Word for word, copy the lines from the one with "Yosemite National Park." to the last line of the data below, counting both, and keep every picture out.

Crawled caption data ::

* * *

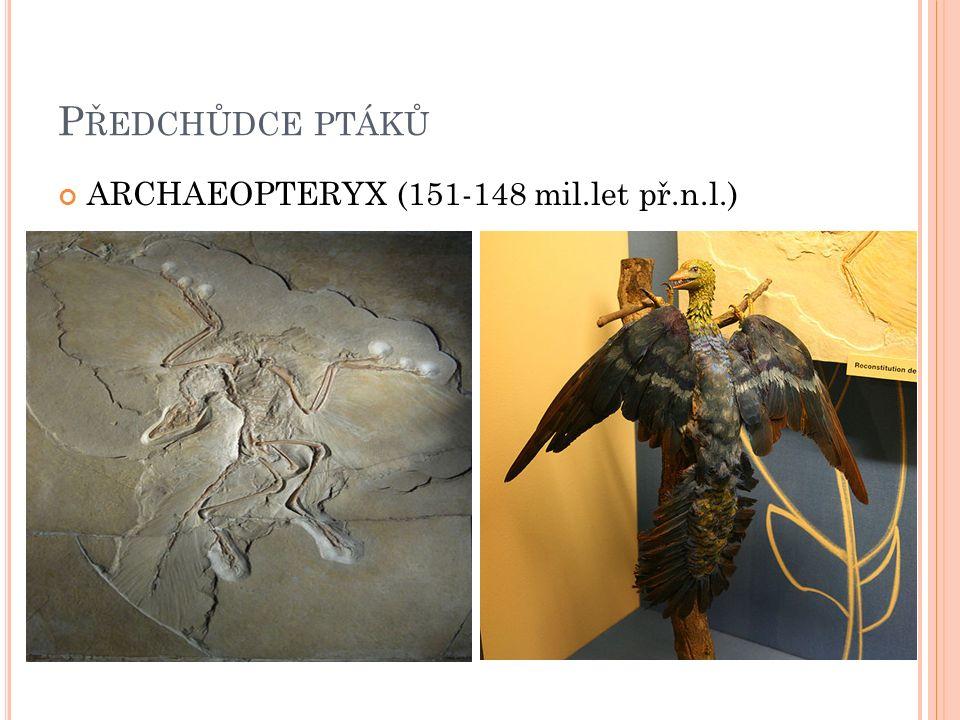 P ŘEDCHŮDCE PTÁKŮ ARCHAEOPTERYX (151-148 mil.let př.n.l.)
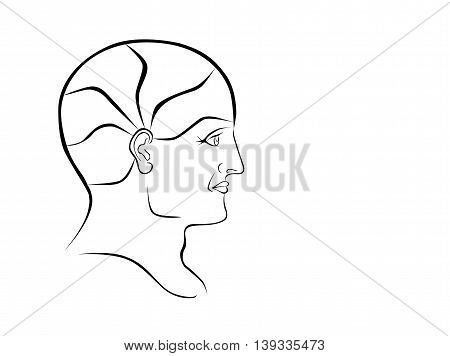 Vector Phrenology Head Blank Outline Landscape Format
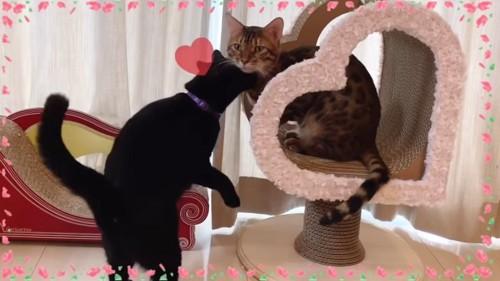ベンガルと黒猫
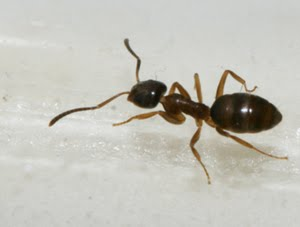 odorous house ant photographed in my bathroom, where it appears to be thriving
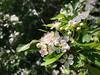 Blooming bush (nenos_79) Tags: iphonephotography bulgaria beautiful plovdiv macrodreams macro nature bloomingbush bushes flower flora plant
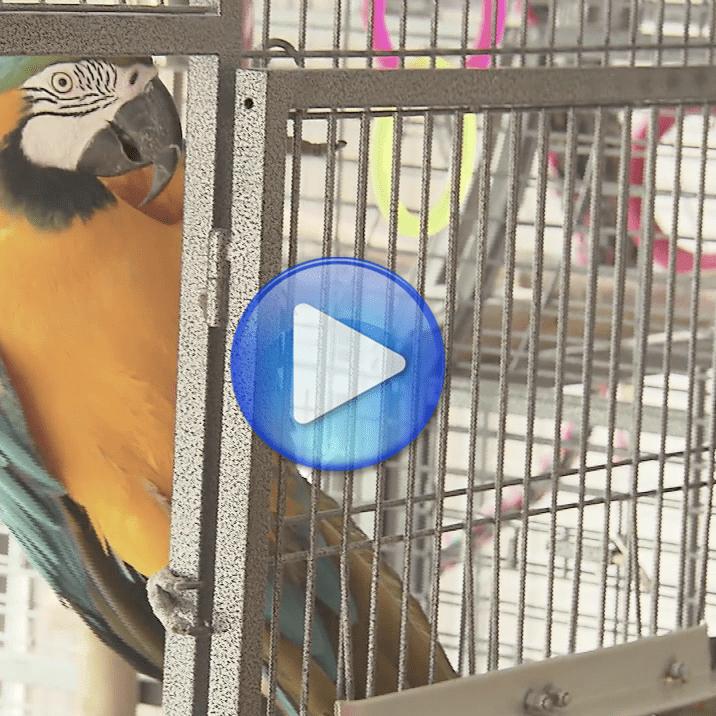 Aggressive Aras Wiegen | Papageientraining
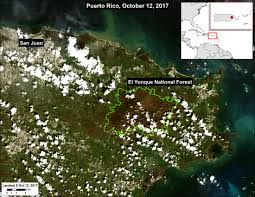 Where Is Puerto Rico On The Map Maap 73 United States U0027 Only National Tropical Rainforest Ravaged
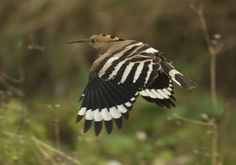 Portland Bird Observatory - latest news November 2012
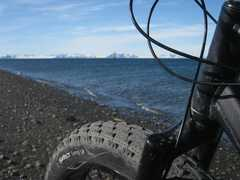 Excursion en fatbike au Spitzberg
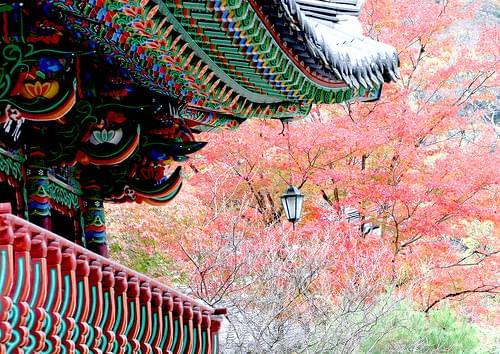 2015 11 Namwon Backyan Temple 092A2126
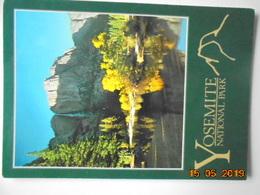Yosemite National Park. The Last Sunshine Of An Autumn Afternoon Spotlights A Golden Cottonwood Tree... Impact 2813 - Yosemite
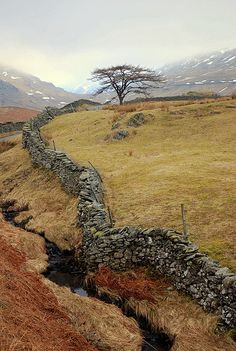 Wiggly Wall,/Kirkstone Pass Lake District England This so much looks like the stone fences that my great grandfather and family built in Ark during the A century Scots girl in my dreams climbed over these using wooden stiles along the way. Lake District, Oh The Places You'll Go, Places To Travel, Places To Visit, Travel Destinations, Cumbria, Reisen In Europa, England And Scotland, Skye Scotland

* * *

TASK SOLUTION ::
Yosemite National Park. The Last Sunshine Of An Autumn Afternoon Spotlights A Golden Cottonwood Tree... Impact 2813 - Yosemite
 Wiggly Wall,/Kirkstone Pass Lake District England This so much looks like the stone fences that my great grandfather and family built in Ark during the A century Scots girl in my dreams climbed over these using wooden stiles along the way. Lake District, Oh The Places You'll Go, Places To Travel, Places To Visit, Travel Destinations, Cumbria, Reisen In Europa, England And Scotland, Skye Scotland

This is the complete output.